━━ 本文

全国各地には、その地域特有のローカルルールといえる「ご当地ルール」が存在します。なかには、危険な行為となるものもあります。そんななか、2022年1月から愛媛県では「伊予の早曲がり」への対策が強化されたといいます。
■「伊予の早曲がり」とは? 危険なご当地ルールにご注意
クルマで公道を走行する際には、道路交通法に則った運転が求められますが、なかには地域特有の「ご当地ルール(ローカルルール)」が浸透している場所もあるようです。
ご当地ルールには、どのような運転方法があるのでしょうか。
ご当地ルールとは、地域によっては独自の運転ルールを指し、有名なのでは愛知県の「名古屋走り」、茨城県の「茨城ダッシュ」、長野県の「松本走り」、岡山県の「岡山ルール」、愛媛県の「伊予の早曲がり」など、各地域に複数存在しているようです。
ただ、こうしたご当地ルールのなかには周囲のクルマに危険をおよぼす可能性のあるものも多いのも実情で、その危険性はたびたび話題となっています。
例えば、愛媛県で浸透している前述の伊予の早曲がりは、交差点を右折する車両が、信号が青になった瞬間、対向車を遮って強引に曲がるという運転方法です。
SNSでは、伊予の早曲がりについて、「伊予の早曲がり怖い!事故りかけた!」「ほんと危ないよね、ちゃんと取り締まってほしい」という声が見られます。
本来、道路交通法第37条には「車両等は、交差点で右折する場合において、当該交差点において直進し、又は左折しようとする車両等があるときは、当該車両等の進行妨害をしてはならない」と定められており、右折車両が対向の直進車両・左折車両を遮ることは違反行為となります。
ご当地ルールとはいえ、伊予の早曲がりもこの対象となり、おこなうと違反行為とみなされます。
愛媛県松前町では、2022年1月から毎月「特別週間」を設け、伊予の早曲がりをはじめとする危険な運転に対して、重点的な取り締まりをおこなっています。
また、伊予の早曲がりの発祥ともされる愛媛県伊予市の警察担当者は、防止対策について「取り締まりを強化し、交差点の中心に白バイ隊員を配置して違反者がいないかを注意深く確認しています」と説明します。

━━━━
━━ 提供記録

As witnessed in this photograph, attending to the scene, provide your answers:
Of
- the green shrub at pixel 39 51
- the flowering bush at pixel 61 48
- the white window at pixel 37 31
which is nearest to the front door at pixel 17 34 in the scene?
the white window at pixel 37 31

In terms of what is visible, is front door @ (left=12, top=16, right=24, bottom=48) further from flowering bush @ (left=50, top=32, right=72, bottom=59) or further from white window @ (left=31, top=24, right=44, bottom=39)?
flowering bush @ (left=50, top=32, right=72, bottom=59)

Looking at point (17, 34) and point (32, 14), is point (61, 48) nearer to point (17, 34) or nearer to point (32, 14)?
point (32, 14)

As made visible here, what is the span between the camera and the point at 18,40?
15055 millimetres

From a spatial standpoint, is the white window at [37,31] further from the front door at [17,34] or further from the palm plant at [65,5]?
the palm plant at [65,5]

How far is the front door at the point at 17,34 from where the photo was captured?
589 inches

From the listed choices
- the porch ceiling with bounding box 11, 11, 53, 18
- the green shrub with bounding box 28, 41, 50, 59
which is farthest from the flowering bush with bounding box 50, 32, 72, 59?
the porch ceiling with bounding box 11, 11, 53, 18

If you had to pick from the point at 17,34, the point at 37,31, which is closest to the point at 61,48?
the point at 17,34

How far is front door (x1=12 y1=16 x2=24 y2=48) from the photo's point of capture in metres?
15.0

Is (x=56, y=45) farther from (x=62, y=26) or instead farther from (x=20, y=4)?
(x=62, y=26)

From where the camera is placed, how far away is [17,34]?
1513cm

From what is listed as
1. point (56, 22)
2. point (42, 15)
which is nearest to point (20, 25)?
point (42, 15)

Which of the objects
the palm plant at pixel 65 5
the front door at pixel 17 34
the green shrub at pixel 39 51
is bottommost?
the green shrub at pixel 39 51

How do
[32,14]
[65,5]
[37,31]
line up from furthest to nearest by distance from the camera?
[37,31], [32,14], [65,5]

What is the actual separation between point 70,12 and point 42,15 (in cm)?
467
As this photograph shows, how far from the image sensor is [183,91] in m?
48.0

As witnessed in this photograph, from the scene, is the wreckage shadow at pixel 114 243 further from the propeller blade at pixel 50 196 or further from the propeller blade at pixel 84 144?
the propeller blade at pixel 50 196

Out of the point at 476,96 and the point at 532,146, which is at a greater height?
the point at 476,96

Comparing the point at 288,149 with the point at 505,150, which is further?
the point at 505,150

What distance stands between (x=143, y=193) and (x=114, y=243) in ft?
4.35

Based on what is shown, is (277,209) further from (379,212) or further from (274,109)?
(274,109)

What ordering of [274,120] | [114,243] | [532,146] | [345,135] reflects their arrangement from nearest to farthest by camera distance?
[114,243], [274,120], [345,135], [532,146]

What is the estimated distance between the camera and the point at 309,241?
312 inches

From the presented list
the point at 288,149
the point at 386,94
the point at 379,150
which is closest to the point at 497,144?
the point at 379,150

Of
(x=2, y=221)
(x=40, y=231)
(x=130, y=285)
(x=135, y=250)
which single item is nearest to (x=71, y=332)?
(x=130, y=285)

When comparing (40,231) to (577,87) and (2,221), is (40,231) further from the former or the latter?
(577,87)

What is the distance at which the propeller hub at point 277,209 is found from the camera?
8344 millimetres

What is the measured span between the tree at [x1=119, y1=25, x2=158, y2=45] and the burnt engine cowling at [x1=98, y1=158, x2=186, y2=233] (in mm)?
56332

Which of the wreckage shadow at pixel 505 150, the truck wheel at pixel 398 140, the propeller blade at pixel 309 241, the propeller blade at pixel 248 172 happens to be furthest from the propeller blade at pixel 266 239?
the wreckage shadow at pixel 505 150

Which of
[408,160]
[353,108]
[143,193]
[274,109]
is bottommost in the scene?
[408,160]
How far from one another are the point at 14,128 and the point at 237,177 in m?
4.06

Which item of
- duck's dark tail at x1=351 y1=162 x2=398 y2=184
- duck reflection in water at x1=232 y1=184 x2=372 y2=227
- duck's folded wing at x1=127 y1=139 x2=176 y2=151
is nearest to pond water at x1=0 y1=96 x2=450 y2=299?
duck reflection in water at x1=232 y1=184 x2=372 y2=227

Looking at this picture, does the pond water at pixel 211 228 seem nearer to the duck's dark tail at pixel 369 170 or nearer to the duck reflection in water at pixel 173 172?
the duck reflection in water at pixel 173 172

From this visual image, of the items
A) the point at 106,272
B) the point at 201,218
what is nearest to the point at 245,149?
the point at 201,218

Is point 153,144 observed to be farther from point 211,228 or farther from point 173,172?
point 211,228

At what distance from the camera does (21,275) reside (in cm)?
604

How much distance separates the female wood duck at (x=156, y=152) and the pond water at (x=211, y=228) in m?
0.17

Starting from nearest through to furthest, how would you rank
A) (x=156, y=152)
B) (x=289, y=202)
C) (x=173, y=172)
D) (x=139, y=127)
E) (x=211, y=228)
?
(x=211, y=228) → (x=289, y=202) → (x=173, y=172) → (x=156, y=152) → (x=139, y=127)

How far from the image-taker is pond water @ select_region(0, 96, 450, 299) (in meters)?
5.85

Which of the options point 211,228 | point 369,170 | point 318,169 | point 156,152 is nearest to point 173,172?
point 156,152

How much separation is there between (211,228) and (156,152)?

━━━━

■ **課題一覧**
• a. 伊予の早曲がりについての文章を、2文で要約してもらえますか？
• b. 伊予の早曲がりについての文章を、最後の文の後から書き継いでください。

■ **解答一覧**
• a. 愛媛県で浸透している「伊予の早曲がり」は、交差点を右折する車両が信号が青になった瞬間に対向車を遮って強引に曲がるご当地ルールで、道路交通法第37条に反する違反行為とみなされます。これに対し、松前町では2022年1月から毎月「特別週間」を設けて重点的な取り締まりをおこない、伊予市の警察は交差点の中心に白バイ隊員を配置して違反者がいないかを確認しています。

• b.
さらに愛媛県警交通指導課では、伊予の早曲がりについて啓発するポスターを制作しており、伊予の早曲がりの危険性や正しい右折をおこなうことを強く訴えています。
■ご当地ルールはほかにも? 実は知らずにやってしまう人も多い
このように、防止対策が進められている伊予の早曲がりですが、ほかの地域ではどのような対策をおこなっているのでしょうか。
前述の茨城ダッシュと松本走りも、伊予の早曲がり同様に右折車両が対向の直進車両・左折車両を無視して先に曲がってしまう運転方法を指しています。
一方で、ご当地ルールはその地域の運転者にとっては当たり前の運転方法になっているため、悪気なく違反行為をしてしまっている人が多いのも実情です。
例えば、SNSでは「ニュース観るまで存在を知らなかったけど、父親の普段の運転は『伊予の早曲がり』と呼ばれるらしい…」「いつもの自分の運転が『茨城ダッシュ』だった…」という声も見られます。
このように、無意識的に違反行為につながってしまっている点もご当地ルールの恐ろしいポイントです。そもそもの運転方法が違反と認識できていないことも課題といえます。
そのため、まずは認知を促すために、茨城県警は茨城ダッシュについてSNSを使った紹介や注意喚起をおこなったり、松本市では松本走りについてホームページにて啓発文を掲載したりしています。
また、運転者自身に危険な運転であることを認識させるためには、同乗者からの呼びかけも有効的といえそうです。同乗した際に、運転者の運転が危険だと感じた際には、しっかりと伝えることも重要です。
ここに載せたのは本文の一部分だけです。